Marie & project Mini

Marlow Meets Marie Gendron & Projet Le Mini

Marlow Ropes is delighted to be working with Marie Gendron on her Project: Le Mini 930 which sees Marie, at the age of 18, build her own boat, a Mini Transat and prepare to sail it solo across the Atlantic in 2019. Marie is using Marlow’s DM20 rope to rig Le Mini and will be providing information towards a case study on the use of the rope product for this purpose. Ahead of  Le Grand Pavois, Rochelle which Marlow will be exhibiting at, Marie’s skipper will be rigging the mast to Le Mini on 29th September.  We managed to catch some time with Marie during her busy schedule to ask her a few questions about the project:


The Mini Project has been a childhood dream and a passion. It is a dream that has come to fruition, evolving over time. Basically I just wanted to build my boat. At 18 years old, during my studies I found the opportunity when our teachers asked us to develop a project that will be graded at the end of the year. Several projects were presented by the teachers but none liked me, so I proposed mine and this one was accepted since my formation on composite materials had a link with this project. In two weeks, I found a mold for the hull, architectural plans (and not just any of them – those of William Verdier) and some personal finance to launch the construction. I knew very well that this category of sailboat that I was starting to build was part of a category where we could run races and even make a transatlantic, but at the time, building my own boat was more important to me. At 18 I was dealing with sponsors, managing a team (mostly boys), talking to associations and building the boat. In just one year I felt as if i’d grown another three years!

Over time I had difficulty financing the project and my engineering studies complicated the work to advance the construction. I was also able to learn many other methods and materials in my field of composite technical materials. I said to myself that I would like to reduce the environmental impact of the boat by including new technologies such as the recycling of carbon fibers. We were therefore to make (with a research laboratory) parts of the sailboat from recycled carbon fiber. It is a real research work around the circular economy that I am pleased today to promote.

Following the construction in 2015, I  sailed a lot in competitions including J80, Multi50, Figaro, Mini 650. All allowed me to obtain the status of sportsman at a high level.

Once my studies were completed and my diploma acquired I could focus 100% on the project and its communication to a wider audience. I could also take insurance as I was 24 years old and I never gave up my construction. My perseverance and my willingness to progress in the sailing world has opened doors for me and today I can claim to be on the starting transatlantique line in 2019 after a long journey throughout this Project.


I have helpers of all kinds. The first was from my friends and family who participated in the crowdfunding campaign that I led.  Then during a chance meeting, through car-pooling, I was able to get my first biggest financial partner. This was followed by the support of the city in which I pulled my first edges. And finally, in parallel, I have obtained technical aids from manufacturers and top suppliers such as textile rig, deck fittings, electronics and marine equipment.
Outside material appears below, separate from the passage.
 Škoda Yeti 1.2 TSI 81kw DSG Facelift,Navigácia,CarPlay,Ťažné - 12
Marlow supports me technically – it’s expertise in textile materials allows me to make my rig rigidly 100% because it is a very important point when one is in the middle of the Atlantic Ocean, the rigging is our engine and it would not be able to remain blocked in the middle of the Atlantic without a mast.   Due to their knowledge in the industry, Marlow has been able to put me in contact with professionals to assist with my rigging.


Quality and diversity of products. I was looking for a very special material, able to withstand a difficult environment such as humidity, salt, sun, friction sails, shocks and traction capacity.  The DM20 corresponds exactly to my specifications. Likewise for all the rest of the current rigging, such as the sheets and halyards, I had enough quality choices to make the boat a real competition machine.
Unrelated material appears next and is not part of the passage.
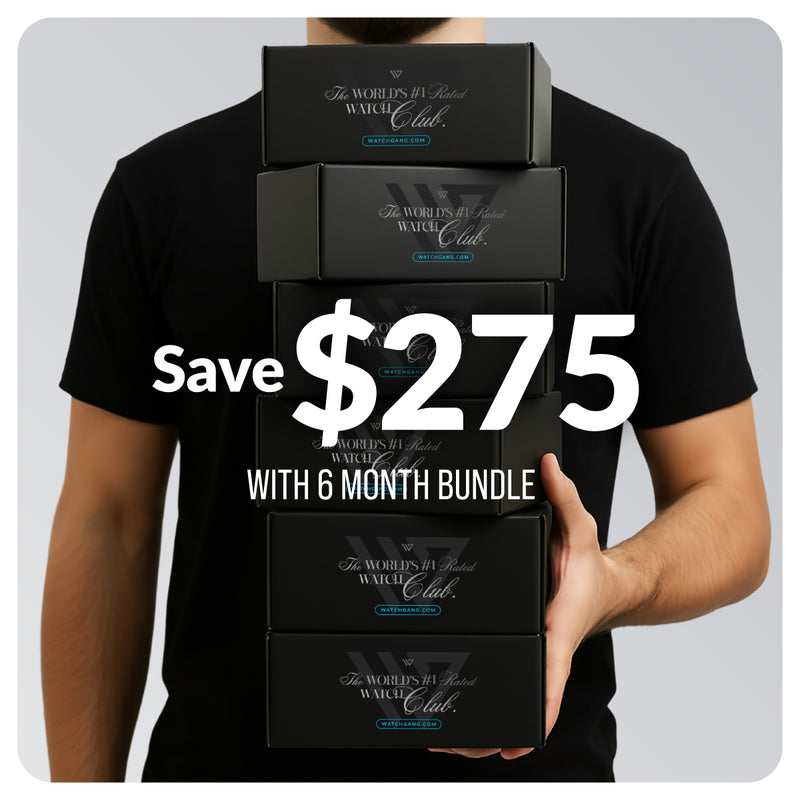 Watch Gang Platinum Subscription - 6 Month Prepay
I do not necessarily want to be the first in every race, although of course this is a lot of fun, but I hope I can do all the qualifying regattas for the mini transatlantic with my own sailboat. The road is still long before arriving on this starting line in 2019. This will require a lot of physical preparation, mental, strategic, security, as well as enough finance for all future entries.
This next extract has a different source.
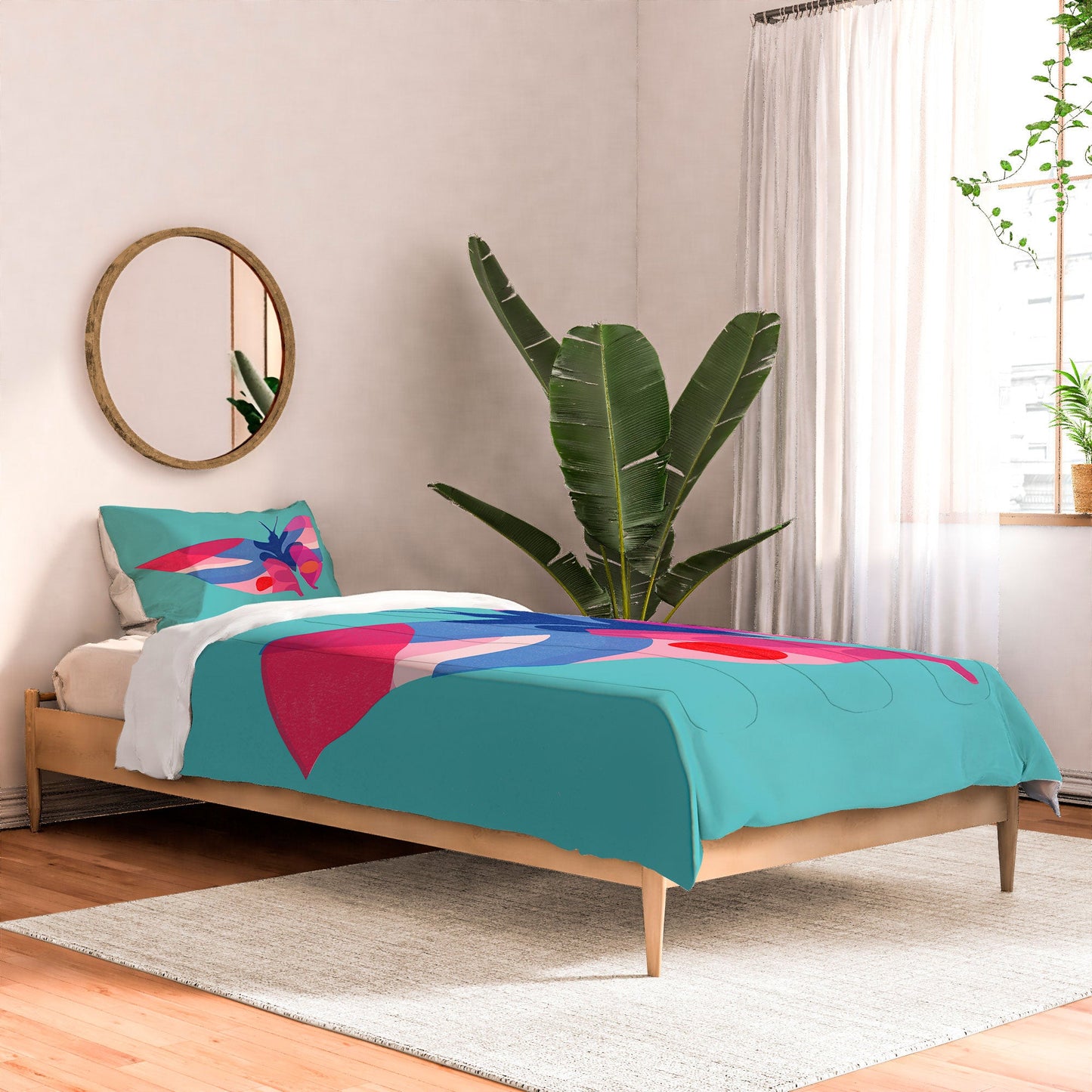 Garima Dhawan flight 2 Comforter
But really, for this project I just wish to spread a message of circular economy for these beautiful technologies, as well as a message to women to persevere to their dreams and especially to bring this boat to the other side of the Atlantic after all that he has taught me ashore.


This project was so very early in my life that it has set the tone for the future.  I would like to continue building, if my partners follow me, with even more technological ideas around circular economy and ecology while still performing. I’d like to develop my ideas in foiling and rigid wing systems too.